Beslissing 193: Herroepingsrecht bij airco-aankoop
1. Onderwerp van het geschil
1.1. Consument heeft op 26 juni 2024 per mail een offerte geaccepteerd van Ondernemer voor het leveren en samenstellen van twee airco’s. Voor een totaalbedrag inclusief bezorging van € 7.600,-. vooraf aan de offerte is door Ondernemer een technische opname uitgevoerd op het adres van Consument, naar aanleiding van deze opname op 25 juni 2024 is er diezelfde dag een offerte verzonden.
1.2. Consument doet op 28 juni een aanbetaling van € 5.320,- aan Ondernemer.
1.3. Op 1 juli doet Consument per mail beroep op zijn herroepingsrecht. Vervolgens ontstaat er een geschil over het herroepingsrecht tussen partijen.
1.4. Op 8 juli 2024 verzending Consument een aangetekende korte aan Ondernemer met de mededeling dat Consument afziet van de koop onder toepassing van het herroepingsrecht.
1.5. Op 15 juli betalen Ondernemer een bedrag van € 2920,- terug aan Consument. Ondernemer houdt € 2.400,- achter vanwege door Ondernemer zeldzame inkomstenderving tien bekeken van het plaatsen van de airco’s.
1.6. Op 19 september 2024 wordt het gefilterd door de beoordelaar in behandeling genomen.
2. Standpunt van de consument
2.1. Consument vordert ontbinding van de koopovereenkomst op basis van het herroepingsrecht ex art. 6:230o deksel 1 BW.
3. Standpunt van de ondernemer
3.1. Ondernemer stelt dat, vanwege de late inroeping van het herroepingsrecht, er aan zijn zijde inkomsten gederfd zijn, dat deze kosten op consumentenverhaald kunnen worden.
3.2. Daarbij stelt Ondernemer dat het herroepingsrecht niet van toepassing is op het onderdeel van de koopovereenkomst voor zover dit ziet op de montage van de airco’s.
3.3. Ondernemer stelt dat Consument dit bij aangaan van de overeenkomst kon weten en wijst wijst naar de gehanteerde algemene voorwaarden.
4. Beoordeling van het gescheiden
4.1. De beoordelaar heeft het volgende bestaande:
4.2. Ten aanzien van de aangewezen wetgeving en de bevoegdheid van Stichting DigiDispuut is het van belang om te onderkennen wat voor overeenkomst er tussen partijen ontstaan.

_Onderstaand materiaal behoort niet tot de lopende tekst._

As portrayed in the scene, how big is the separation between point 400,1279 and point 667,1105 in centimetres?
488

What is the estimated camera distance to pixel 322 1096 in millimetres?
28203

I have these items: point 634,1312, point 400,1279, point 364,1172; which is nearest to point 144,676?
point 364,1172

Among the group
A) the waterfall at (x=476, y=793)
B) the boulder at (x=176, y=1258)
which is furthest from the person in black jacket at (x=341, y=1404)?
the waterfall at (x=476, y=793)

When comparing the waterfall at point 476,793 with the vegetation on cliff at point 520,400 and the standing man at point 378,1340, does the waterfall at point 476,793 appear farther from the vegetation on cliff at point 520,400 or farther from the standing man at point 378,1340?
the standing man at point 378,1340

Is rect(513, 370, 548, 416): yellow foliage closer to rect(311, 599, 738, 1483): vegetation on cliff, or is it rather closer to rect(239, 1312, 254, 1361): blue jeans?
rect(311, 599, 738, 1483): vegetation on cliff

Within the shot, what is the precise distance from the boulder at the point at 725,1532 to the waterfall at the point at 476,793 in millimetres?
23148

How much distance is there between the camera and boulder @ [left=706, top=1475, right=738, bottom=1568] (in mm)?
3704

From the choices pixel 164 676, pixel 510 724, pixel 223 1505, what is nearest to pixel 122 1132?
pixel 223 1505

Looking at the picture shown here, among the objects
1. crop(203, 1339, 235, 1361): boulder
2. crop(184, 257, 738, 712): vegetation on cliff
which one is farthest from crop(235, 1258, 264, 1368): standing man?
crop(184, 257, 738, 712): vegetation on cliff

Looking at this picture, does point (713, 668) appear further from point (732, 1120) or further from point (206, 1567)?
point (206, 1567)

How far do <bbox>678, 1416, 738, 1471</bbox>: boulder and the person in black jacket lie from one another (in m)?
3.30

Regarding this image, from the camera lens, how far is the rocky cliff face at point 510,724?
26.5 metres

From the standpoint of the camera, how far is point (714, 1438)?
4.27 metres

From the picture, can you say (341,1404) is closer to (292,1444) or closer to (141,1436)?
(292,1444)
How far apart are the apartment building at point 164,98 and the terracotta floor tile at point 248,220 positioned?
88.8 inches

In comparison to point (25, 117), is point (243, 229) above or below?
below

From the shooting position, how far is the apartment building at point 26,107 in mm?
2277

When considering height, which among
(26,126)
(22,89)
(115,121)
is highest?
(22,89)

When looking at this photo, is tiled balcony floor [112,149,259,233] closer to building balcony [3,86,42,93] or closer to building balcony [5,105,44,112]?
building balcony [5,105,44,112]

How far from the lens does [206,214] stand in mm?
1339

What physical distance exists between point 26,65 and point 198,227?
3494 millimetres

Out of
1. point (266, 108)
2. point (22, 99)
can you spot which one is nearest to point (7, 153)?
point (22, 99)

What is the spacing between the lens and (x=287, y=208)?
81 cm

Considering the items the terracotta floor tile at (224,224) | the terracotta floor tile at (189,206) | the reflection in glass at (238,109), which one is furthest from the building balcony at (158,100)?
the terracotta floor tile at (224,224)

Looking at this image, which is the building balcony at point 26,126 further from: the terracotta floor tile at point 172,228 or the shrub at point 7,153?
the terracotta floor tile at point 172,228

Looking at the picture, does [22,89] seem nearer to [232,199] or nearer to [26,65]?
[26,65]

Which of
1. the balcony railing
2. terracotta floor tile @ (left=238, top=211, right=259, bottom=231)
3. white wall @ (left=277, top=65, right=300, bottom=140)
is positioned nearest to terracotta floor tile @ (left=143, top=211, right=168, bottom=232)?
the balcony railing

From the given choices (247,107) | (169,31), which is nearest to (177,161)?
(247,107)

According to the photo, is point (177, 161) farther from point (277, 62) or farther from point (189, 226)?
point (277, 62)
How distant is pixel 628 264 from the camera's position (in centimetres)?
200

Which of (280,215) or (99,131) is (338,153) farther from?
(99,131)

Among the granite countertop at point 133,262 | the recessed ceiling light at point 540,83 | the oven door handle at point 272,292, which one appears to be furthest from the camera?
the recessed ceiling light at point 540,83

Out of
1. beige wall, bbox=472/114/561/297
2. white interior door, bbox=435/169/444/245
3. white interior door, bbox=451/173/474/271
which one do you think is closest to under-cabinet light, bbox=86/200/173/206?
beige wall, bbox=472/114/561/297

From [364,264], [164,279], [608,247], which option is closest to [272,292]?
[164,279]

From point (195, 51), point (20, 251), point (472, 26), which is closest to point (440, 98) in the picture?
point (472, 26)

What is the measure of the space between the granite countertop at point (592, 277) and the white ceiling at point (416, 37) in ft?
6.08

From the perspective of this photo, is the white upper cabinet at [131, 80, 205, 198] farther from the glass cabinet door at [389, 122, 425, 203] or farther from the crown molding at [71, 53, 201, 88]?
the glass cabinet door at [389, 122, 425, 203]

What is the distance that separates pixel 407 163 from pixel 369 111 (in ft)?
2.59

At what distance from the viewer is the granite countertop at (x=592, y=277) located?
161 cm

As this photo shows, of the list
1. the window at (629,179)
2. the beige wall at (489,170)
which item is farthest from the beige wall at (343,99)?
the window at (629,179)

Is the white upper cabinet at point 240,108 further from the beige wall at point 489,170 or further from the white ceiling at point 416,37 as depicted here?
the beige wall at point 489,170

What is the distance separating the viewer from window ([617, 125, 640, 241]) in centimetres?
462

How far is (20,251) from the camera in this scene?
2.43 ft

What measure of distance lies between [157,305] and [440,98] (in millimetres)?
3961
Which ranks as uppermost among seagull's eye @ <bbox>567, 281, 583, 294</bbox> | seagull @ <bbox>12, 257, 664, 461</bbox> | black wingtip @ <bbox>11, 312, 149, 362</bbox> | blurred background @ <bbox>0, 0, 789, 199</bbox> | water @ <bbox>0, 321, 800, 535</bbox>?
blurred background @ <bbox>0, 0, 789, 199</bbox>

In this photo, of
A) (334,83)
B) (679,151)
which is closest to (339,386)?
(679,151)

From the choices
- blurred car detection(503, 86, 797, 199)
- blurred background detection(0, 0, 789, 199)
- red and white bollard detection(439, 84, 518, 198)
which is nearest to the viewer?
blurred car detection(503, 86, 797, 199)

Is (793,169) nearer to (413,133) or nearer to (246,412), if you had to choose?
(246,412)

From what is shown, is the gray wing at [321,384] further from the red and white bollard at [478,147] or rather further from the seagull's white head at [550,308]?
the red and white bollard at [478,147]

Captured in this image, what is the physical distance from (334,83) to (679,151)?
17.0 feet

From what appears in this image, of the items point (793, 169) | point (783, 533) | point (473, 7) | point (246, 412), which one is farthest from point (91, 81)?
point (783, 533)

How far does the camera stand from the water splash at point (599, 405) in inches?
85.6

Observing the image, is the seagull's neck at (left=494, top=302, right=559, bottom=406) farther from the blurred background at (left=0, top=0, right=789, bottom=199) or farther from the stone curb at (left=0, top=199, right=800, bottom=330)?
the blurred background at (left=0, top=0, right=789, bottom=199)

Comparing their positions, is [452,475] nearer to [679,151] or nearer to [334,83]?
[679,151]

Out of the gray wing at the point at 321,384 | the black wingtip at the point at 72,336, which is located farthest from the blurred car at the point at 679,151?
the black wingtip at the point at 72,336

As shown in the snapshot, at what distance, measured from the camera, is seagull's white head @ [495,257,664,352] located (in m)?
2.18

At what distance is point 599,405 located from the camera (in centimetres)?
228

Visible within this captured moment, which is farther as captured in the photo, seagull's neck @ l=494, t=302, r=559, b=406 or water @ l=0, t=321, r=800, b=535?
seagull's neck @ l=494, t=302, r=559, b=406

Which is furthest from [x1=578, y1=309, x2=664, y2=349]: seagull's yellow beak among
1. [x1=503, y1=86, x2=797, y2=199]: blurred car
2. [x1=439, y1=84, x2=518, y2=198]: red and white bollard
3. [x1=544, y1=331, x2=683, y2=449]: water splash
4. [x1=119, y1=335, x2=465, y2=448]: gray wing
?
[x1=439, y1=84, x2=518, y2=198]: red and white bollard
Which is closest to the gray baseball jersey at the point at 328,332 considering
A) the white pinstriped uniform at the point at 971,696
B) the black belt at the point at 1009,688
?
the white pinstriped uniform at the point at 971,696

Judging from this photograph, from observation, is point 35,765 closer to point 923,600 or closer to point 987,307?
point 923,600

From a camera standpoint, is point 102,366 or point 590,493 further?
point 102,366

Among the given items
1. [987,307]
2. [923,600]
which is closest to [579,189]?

4.3. Omdat er een adviseur van Ondernemer bij Consument thuis is geweest voor een technische opname en deze aanleiding deze een vrijblijvende offerte heeft opgeleverd die niet in aanwezigheid van de adviseur moest worden geaccepteerd of gedeeltelijk is er geen sprake van een overeenkomst op afstand van overeenkomst buiten de verkoopruimte zoals in art. 230g deksel 1 sub e of sub f BW.
4.4. Er is ook geen sprake van een overeenkomst tot het bestaande van diensten zoals bedoeld in art. 230g deksel 1 sub d omdat de dienst van de componenten te nauw verbonden is met aangekochte producten.
4.5. De overeenkomst kwalificeert dus als een reguliere consumentenkoopovereenkomst ex art. 7:5 deksel 1 sub a BW.
4.6. Uit het procesreglement van Stichting DigiDispuut volgt dat Stichting DigiDispuut uitsluitend de geschillen behandelt die betrekking hebben op:
4.6. A. een overeenkomst tot het bestaande van diensten;
4.6. B. een overeenkomst op afstand die een consumentenkoop; busje
4.6. C. een overeenkomst buiten de verkoopruimte die een consumentenkoop is.
4.7. Omdat de overeenkomst die tussen partijen bestaat niet binnen de onder 4.6. bovenstaande categorieën vallen, is Stichting DigiDispuut niet beslist om een beslissing te nemen in dit gescheiden.
4.8. Beoordelaar komt gelet op het geïntegreerde niet toe aan een diepgaande behandeling van het gescheiden.
1. Beslissing
5.1. De beoordelaar komt tot de volgende beslissing:
5.2. Partijen worden niet-uitgesproken.
5.3. Consumptievergoeding de proceskosten voor een totaal van € 25,-.
5.4. Aldus beslist DigiDispuut op dinsdag 1 oktober 2024.